* TASK PROMPT: Print the material verbatim from the line containing "What separation exists" through the line containing "63625 millimetres", inclusive of both.

* GIVEN RECORDS:

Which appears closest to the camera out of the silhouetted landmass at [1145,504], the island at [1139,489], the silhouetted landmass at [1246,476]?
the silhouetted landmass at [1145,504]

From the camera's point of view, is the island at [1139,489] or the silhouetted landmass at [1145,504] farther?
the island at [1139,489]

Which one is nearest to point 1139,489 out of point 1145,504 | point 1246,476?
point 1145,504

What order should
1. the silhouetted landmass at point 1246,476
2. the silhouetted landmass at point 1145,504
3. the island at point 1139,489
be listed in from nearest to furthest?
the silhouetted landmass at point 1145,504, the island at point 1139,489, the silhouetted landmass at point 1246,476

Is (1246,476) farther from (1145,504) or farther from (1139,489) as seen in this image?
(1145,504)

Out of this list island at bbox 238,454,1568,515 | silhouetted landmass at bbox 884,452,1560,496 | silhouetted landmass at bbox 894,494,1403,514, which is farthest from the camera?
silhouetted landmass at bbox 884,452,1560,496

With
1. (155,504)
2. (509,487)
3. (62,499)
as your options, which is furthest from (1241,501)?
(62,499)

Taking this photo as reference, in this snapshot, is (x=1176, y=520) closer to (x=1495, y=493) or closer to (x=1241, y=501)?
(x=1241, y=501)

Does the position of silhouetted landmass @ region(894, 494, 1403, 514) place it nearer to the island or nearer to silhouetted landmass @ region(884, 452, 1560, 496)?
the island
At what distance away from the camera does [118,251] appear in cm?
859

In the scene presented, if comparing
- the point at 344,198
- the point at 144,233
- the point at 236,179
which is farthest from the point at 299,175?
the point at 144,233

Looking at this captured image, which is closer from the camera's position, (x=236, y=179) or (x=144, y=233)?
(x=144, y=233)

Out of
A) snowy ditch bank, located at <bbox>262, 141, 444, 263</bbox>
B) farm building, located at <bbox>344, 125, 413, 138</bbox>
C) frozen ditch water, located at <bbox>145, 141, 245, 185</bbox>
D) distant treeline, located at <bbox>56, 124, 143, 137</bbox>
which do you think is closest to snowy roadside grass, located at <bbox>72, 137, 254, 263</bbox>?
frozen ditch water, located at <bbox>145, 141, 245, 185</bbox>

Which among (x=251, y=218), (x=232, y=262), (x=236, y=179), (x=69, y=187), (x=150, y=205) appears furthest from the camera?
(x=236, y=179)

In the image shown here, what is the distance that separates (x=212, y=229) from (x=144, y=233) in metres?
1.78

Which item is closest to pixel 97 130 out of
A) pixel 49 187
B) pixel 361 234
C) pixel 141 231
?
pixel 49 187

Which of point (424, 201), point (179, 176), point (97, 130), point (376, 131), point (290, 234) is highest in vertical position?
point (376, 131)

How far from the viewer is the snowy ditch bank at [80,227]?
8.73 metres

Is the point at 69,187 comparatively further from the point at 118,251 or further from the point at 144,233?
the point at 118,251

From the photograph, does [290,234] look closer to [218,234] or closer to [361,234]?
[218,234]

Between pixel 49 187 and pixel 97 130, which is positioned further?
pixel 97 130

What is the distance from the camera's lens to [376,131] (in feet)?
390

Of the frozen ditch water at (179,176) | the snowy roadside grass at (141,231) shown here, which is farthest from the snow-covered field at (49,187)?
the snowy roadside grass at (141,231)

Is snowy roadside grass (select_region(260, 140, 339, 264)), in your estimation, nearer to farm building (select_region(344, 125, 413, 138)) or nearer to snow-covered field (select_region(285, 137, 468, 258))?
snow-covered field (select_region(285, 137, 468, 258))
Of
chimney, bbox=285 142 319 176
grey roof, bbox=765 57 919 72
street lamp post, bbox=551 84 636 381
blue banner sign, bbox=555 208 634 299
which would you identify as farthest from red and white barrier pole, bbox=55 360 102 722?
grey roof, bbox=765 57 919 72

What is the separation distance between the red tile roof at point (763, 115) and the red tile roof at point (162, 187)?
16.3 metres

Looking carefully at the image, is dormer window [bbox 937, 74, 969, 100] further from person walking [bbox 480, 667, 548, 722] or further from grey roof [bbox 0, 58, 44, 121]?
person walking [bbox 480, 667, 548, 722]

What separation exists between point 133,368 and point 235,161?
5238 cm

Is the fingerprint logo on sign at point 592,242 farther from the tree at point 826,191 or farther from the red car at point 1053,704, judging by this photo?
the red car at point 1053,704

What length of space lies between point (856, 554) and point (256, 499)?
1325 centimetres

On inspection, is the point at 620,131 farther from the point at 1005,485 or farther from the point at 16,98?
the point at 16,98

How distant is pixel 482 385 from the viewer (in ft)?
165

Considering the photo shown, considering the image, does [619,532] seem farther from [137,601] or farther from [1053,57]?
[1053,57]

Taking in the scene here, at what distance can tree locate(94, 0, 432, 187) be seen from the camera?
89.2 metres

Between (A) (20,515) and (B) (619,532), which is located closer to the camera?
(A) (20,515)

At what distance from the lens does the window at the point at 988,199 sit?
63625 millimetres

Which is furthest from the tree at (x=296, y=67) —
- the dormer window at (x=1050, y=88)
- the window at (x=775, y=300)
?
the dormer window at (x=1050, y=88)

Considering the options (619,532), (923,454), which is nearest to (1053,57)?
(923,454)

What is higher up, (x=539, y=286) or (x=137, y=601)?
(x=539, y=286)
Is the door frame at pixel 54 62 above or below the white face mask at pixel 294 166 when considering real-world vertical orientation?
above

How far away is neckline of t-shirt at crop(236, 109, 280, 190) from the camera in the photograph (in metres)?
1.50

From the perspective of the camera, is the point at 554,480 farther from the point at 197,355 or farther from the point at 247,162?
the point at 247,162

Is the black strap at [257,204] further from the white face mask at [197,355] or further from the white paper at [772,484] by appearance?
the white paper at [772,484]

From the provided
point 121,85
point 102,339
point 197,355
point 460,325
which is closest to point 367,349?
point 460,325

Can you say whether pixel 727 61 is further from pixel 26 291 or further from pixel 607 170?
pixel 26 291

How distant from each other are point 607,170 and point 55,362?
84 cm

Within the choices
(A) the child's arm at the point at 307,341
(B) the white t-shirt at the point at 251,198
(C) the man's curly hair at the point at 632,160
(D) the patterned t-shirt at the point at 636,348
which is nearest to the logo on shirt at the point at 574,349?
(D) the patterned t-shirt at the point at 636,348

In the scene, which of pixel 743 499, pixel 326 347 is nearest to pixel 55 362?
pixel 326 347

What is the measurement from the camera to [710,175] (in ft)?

* TASK OUTPUT:
What separation exists between point 133,368 and point 235,161?
5238 cm

Is the fingerprint logo on sign at point 592,242 farther from the tree at point 826,191 or farther from the red car at point 1053,704, judging by this photo?
the red car at point 1053,704

What length of space lies between point (856, 554) and point (256, 499)?
1325 centimetres

On inspection, is the point at 620,131 farther from the point at 1005,485 or farther from the point at 16,98?
the point at 16,98

How distant is pixel 482 385 from the viewer (in ft)?
165

Considering the photo shown, considering the image, does [619,532] seem farther from [137,601] or farther from [1053,57]?
[1053,57]

Taking in the scene here, at what distance can tree locate(94, 0, 432, 187) be seen from the camera?
89.2 metres

Between (A) (20,515) and (B) (619,532), which is located closer to the camera?
(A) (20,515)

At what distance from the lens does the window at the point at 988,199 sit?
63625 millimetres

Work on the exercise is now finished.